Indeed it was these black union members who pulled it together, selling bus tickets and informing the community of the event. While the focus was on equal rights, without the efforts of the leftist labor movement, the march may very well have been just another forgotten protest.

This is one of the march's biggest lesson's I would argue. That without a preexisting social structure ready to do the work of organizing, major victories may be fewer and further between. 

The legacy of King himself is very similarly whitewashed. A radical pacifist in nature, King's core beliefs shown through within the "Dream" speech. He called upon the US to end its campaign in Vietnam.
The man who said that his dream of equality was "deeply rooted in the American Dream" also believed the American government, with what he saw as its weapons testing in Vietnam, was on par with "the Germans [who] tested out new medicine and new tortures in the concentration camps of Europe." In the same speech, King said that, if U.S. actions were to continue, "there will be no doubt in my mind and in the mind of the world that we have no honorable intentions in Vietnam."
King was derided in mainstream media for the negative attention he brought to the war effort and connecting it with civil rights.

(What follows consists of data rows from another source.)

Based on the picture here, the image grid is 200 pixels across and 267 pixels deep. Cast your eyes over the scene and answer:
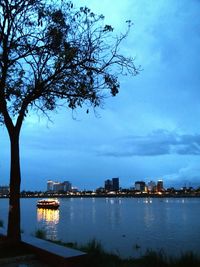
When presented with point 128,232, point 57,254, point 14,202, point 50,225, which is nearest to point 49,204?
point 50,225

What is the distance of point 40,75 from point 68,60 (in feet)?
4.54

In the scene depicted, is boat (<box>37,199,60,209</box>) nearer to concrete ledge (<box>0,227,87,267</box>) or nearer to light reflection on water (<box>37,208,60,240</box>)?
light reflection on water (<box>37,208,60,240</box>)

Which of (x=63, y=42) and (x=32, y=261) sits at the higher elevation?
(x=63, y=42)

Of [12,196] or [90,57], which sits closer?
[12,196]

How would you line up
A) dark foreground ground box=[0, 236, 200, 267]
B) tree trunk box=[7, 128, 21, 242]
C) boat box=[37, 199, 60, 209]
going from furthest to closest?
boat box=[37, 199, 60, 209]
tree trunk box=[7, 128, 21, 242]
dark foreground ground box=[0, 236, 200, 267]

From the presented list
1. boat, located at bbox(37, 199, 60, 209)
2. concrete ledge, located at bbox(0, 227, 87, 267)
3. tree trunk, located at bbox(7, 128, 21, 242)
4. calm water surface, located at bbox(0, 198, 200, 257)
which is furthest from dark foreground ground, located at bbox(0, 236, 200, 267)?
boat, located at bbox(37, 199, 60, 209)

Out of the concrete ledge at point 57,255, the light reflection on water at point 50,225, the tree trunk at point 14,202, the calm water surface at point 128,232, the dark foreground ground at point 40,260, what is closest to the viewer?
the concrete ledge at point 57,255

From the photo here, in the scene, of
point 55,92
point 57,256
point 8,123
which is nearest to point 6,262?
point 57,256

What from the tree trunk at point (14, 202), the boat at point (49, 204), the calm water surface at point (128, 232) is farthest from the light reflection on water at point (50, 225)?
the boat at point (49, 204)

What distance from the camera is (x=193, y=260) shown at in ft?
45.1

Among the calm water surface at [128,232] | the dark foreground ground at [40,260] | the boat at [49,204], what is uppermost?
the boat at [49,204]

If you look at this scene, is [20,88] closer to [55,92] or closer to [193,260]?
[55,92]

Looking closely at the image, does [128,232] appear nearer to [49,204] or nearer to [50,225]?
[50,225]

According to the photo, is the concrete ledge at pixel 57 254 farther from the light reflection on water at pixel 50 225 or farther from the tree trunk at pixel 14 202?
the light reflection on water at pixel 50 225
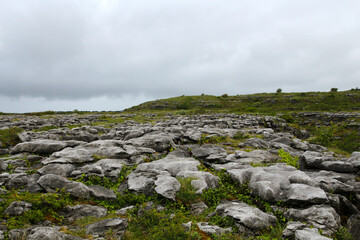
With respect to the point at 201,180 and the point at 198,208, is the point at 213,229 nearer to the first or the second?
the point at 198,208

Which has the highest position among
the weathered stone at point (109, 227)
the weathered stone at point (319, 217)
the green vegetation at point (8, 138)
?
the green vegetation at point (8, 138)

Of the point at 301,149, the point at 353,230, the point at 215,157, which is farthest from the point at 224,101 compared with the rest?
the point at 353,230

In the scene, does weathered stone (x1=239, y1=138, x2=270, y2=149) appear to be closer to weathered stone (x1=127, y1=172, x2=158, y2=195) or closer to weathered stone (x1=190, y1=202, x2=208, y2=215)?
weathered stone (x1=127, y1=172, x2=158, y2=195)

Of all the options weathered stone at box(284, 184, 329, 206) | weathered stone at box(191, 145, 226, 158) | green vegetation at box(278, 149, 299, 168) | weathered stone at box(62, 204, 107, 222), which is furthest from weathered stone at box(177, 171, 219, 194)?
green vegetation at box(278, 149, 299, 168)

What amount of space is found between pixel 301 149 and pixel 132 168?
16526 mm

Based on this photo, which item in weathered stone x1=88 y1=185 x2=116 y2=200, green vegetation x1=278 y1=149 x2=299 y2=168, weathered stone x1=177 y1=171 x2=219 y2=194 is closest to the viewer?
weathered stone x1=88 y1=185 x2=116 y2=200

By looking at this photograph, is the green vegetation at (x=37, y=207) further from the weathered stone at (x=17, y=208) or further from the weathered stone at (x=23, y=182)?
the weathered stone at (x=23, y=182)

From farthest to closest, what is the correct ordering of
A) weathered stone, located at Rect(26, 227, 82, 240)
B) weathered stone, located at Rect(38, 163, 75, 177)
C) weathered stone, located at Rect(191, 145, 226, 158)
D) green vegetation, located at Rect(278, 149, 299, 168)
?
weathered stone, located at Rect(191, 145, 226, 158), green vegetation, located at Rect(278, 149, 299, 168), weathered stone, located at Rect(38, 163, 75, 177), weathered stone, located at Rect(26, 227, 82, 240)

King knew though that the two were not so seperate. The same values that allowed for the mistreatment of American minorities allowed for the use of dehumanizing effects of war in Vietnam. 

When King died in Memphis, he was actually there to support striking sanitation workers. His leftist tendencies and willingness to speak out against the war was what led the FBI to track him day and night. 

We do not of course know why King was killed and I don't care to speculate, but it is true that dead men tell no tales. On this day of remembrance then the best we can do is seek a deeper understanding of what MLK Jr. and the march were really about.